Just a short time after joining Kreidler, Hans Georg had his first successes. In 1961, he won the European title up to 50 cm³. From 1962 to 1965 the German champion up to 50 cm³ was called H. G. Anscheidt on Kreidler four times in a row.
Great response in the press and entry into the world championship
The successes were not hidden from the public and the Stuttgarter Zeitung was already cheering in a headline: “Finally another chance for a World Cup!”. Even the news magazine Spiegel hoped in an article for “Glory for Germany in the shot glass class”. It included an allusion to the fact that the displacement of the 50 cm³ racing gnome was hardly more than a well-filled shot glass. But that didn’t mean the machines with the mini motors were slow. In the first few years, the racing drivers raced around the circuits at an initial speed of around 115 km / h, and later the small machines brought it up to 190 km / h.
The perfect jockey figure
H. G. Anscheidt benefited from his small height of 166 cm and the fact that he was rather slim. Low weight and little air resistance are an invaluable advantage in the smallest classes. Leather suit and crash helmet were supposed to protect him, “but of course the safety regulations weren’t like they are today,” as he later put on record. In 1962 the company entered the newly established 50 cm³ category of the motorcycle world championship.

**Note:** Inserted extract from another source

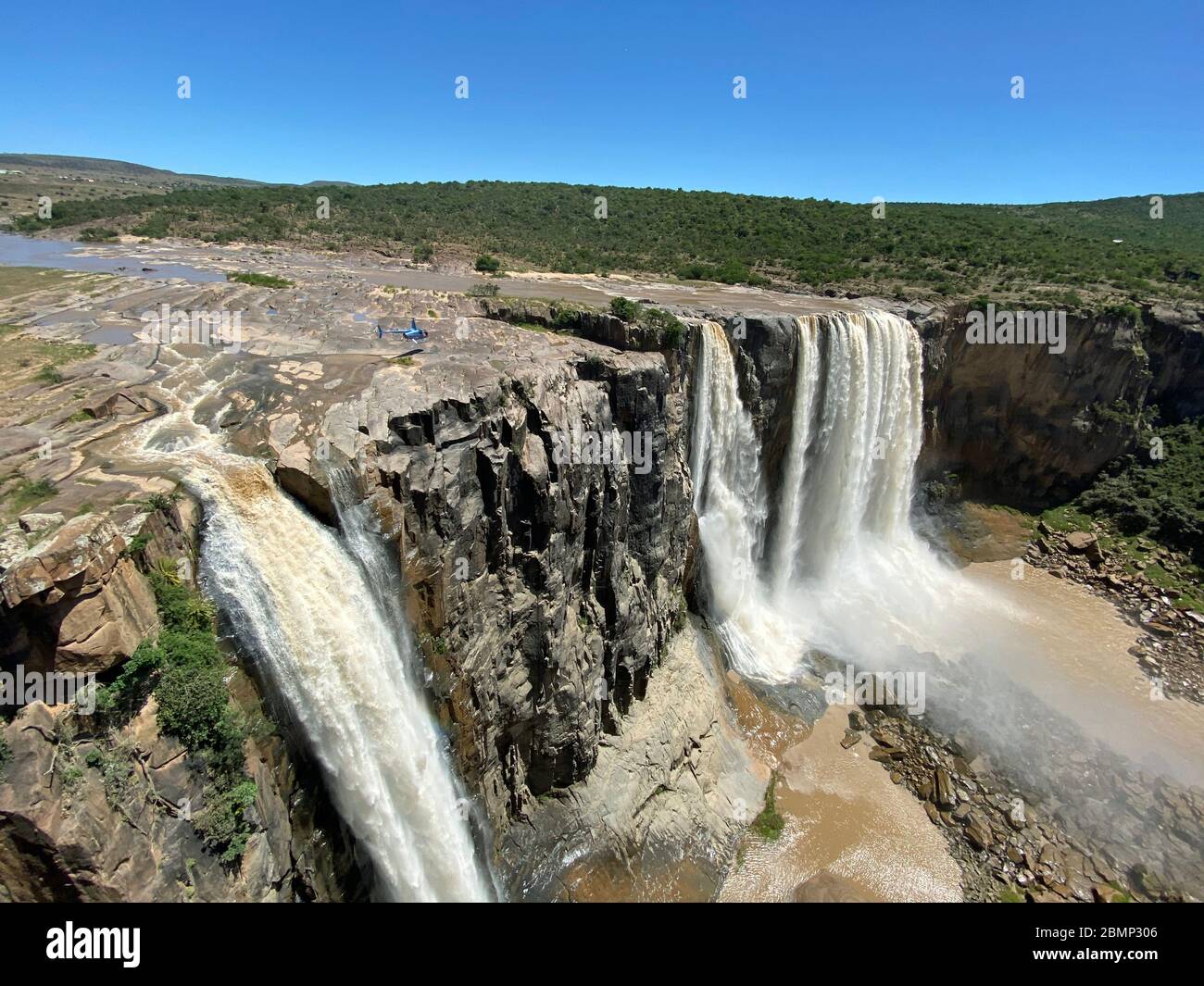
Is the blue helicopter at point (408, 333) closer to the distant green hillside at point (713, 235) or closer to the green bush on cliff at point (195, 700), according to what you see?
the green bush on cliff at point (195, 700)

The overpowering opponent thanks to German engineering
The Japanese company Suzuki wanted to imitate the Honda company from the same country, which had entered the 125 cm³ and 250 cm³ classes from 1960. However, the Hamamatsu plant lacked the know-how to be really successful with two-stroke racing engines. So it came about that shortly after the construction of the Berlin Wall began, the MZ factory driver Ernst Degner, who came from the GDR, left Sweden in Kristianstad to Denmark and thus to “the West” on the weekend of the GP. He left the paddock on the day of the race on September 17, 1961, and a few days before that, with the help of friends, he organized the escape of his wife and two sons. Under circumstances that have remained dubious to this day, valuable material from the Zschopau company MZ came into the hands of Japanese competitors.
Suzuki – very successful thanks to a lot of know-how from Eastern Germany
See in a separate chapter on the “espionage case of the 1960s”. As a “consideration”, Ernst Degner was given a contract for the 1962 season by the Japanese Factory. With the German engineering skills of the ingenious MZ technician Walter Kaaden, Suzuki immediately achieved the breakthrough in the 50 category, newly created in 1962. For Kreidler and Hans Georg Anscheidt an overpowering opponent had grown out of nowhere and with 2 to 4 wins they lost to Degner on Suzuki in the first 50cc World Championship season. Instead of the hoped-for world championship title, it was at least the runner-up in the world championship for drivers and manufacturers.